Claiming for Accidents in Public Places

Everyday in Ireland, people suffer from accidents in public places. Examples of trip, slip and fall injuries occur at all privately and publicly owned places such as footpaths, wet floors, gyms, airports, restaurants, schools and parks. An accident like this can lead to serious injury, ongoing discomfort and in some cases it could lead to disability.

If you have been unfortunate enough to suffer an injury from an accident in a public place such as a park or public building, you may be able to pursue a personal injury claim. If your accident was the result of a slip, trip or fall in a public area which is owned by a local county council you can bring a claim against this local council. It is the duty of the local council or building owner to provide a safe environment for the users of the public place.

If you, or your child have been injured in an accident in a public area, keep a record of the event; and take photographs, names and home addresses of witnesses; keep evidence of doctors visits related to the incident and keep receipts for any injury related expenses as this will be needed to prove liability. There is a 2 year time limit to making a personal injury claim from the date of the accident, so it’s advisable to seek expert legal advice as soon as you think you may have a valid public place accident claim. It’s often easier to investigate your accident claim if you begin proceedings quickly. (Children have a longer time limit. See Children involved in Accidents.)
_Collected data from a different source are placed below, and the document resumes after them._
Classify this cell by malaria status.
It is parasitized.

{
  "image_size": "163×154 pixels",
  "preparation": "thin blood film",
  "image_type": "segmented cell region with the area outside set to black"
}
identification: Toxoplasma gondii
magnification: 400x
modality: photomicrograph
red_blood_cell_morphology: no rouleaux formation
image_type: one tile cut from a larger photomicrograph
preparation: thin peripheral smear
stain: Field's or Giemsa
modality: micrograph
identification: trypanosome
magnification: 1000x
At Synnott Lawline Solicitors our dedicated team deals with claims for accidents in public places on a daily basis and we have extensive experience in successfully claiming for accidents in public places. Our focus is on keeping things clear and simple for our clients so they don’t have to worry.

Types of Public Place Claims we cover

  • Claims Against the Co. Council
  • Public Transport Accident Claims
  • Accident at Concert Claims
  • Restaurant Claims
  • Claims for Slips and Trips in Pub
  • Hotel Accident Claims
  • Flight Accident Claims >
  • Shopping Centre / Super Market Claims
  • Trips and Slips in Car Park Claims

Common Areas for Trips and Slips in a Public Place

  • Dangerous or cracked footpaths, Potholes & Tree roots
  • Defective rails or supports
  • Slippery surfaces
  • Restaurants, Pubs and Clubs
  • Supermarkets & shopping centres
  • Parks & Car Parks
  • Train & bus stations
  • Airports
  • Gym
  • Public roads
  • Universities / Schools

  • What are General Damages?

    General Damages in Personal Injury Cases for example; a Traffic Accident, are in place to compensate you for the impact the injury has and will have on your life. This includes pain and suffering mild or severe sustained from the injury. This pain can be physical but also physiological. Read more on Post Traumatic Stress Claims. The amount awarded will also be based on the impact of your injuries on your daily life such as short term or a permanent disability or disfigurement.  A further consideration for the compensation end figure includes what areas of the body were temporarily or permanently affected.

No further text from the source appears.